# Google competes with Second Life



## TechGuy (Feb 12, 1999)

Google just released their version of the waste of time known as online virtual reality. Check it out at http://www.lively.com/


----------



## Jason (Jan 1, 2008)

I guess you beat me to it hehe. Anyway, here's what I posted. BTW, I'm currently in the Google Room, feel free to join me. 

Out of the blue, Google has announced a new 3D virtual world called 'Google Lively'. The world is similar to Second Life, or the upcoming 'Home' for PS3.

Users can create their own 3D "rooms," and deck them out with furniture and other accoutrements, in addition to being able to add themed music to complete your personalized virtual space in Google Lively. Users will be able to visit others' rooms, leave items for other Google Lively netizens as well as being able to stream photos and video.
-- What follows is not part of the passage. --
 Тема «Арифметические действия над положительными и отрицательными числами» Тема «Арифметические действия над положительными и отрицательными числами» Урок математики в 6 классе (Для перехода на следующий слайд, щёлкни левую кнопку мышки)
"Based on feedback from ASU [Arizona State University] students and with help from the Google Desktop team, we added support for playing YouTube videos in virtual TVs and showing photos in virtual picture frames inside our rooms. Better yet, the gadgets you have in your Lively rooms can also run on your desktop."
- Niniane Wang, engineering manager.

A few other differences from Second Life: Lively doesn't have money. It's designed to be easier to use, with a drag-and-drop interface. And it's not programmable, at least yet, so you can only select furniture, clothes, hairstyles, and such from the prefabricated catalog Google supplies.

As of now, Google Lively only runs on PC's running Windows XP or Windows Vista, with a special browser plugin that uses Emergent's Gamebryo engine.
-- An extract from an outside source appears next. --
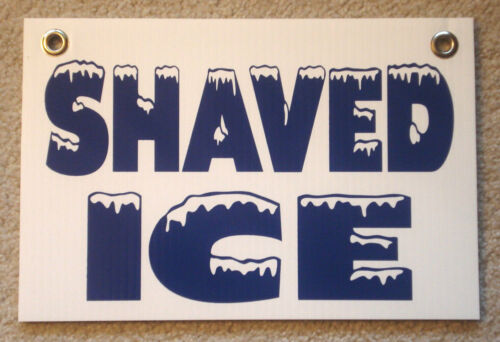 """8/"""" X 12/"""" Concession Stand  25/% OFF 3 OR MORE! SHAVED ICE Coroplast SIGN New"""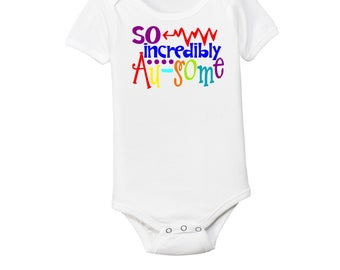 Autism Onesie - So Incredibly Au-some Tee - Autism Tee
Niniane Wang also added that upcoming support for Mac OS X is a high priority.

Source: TechRadar

View: Google Lively

Video: YouTube - Lively by Google


----------



## ferrija1 (Apr 11, 2006)

I say it goes nowhere.


----------



## MikeScott (Aug 29, 2007)

Pretty wild. I wonder if it'll get all of the hype that Second Life did, with all of the companies running to set up footprints in it.
(I hope not)


----------



## jp1203 (Jul 21, 2005)

TechGuy said:


> Google just released their version of the waste of time known as online virtual reality. Check it out at http://www.lively.com/


I gotta agree...waste of time 

For some people, fine, but for me I really see no point in it. Heck, I'm probably just about the only person my age who doesn't have a MySpace account, even my mother does. I just don't really care about all that.


----------



## TechGuy (Feb 12, 1999)

Google fends off pornographic Lively rooms


----------



## new tech guy (Mar 27, 2006)

Ugh, yet another way for perverts to get their action.... They should realize any time somthing like this is created, unless they have constant moderation this kind of stuff is going to go up. Fortunately i dont think the program offers anything too risque so they really can only tag them with names.


----------



## MikeScott (Aug 29, 2007)

I've never gotten into second life, but I've heard there is a lot of adult stuff going on there, prostitutes, etc. I wonder if Google will have better luck dealing with that.


----------



## MikeScott (Aug 29, 2007)

JStergis said:


> I gotta agree...waste of time
> 
> For some people, fine, but for me I really see no point in it. Heck, I'm probably just about the only person my age who doesn't have a MySpace account, even my mother does. I just don't really care about all that.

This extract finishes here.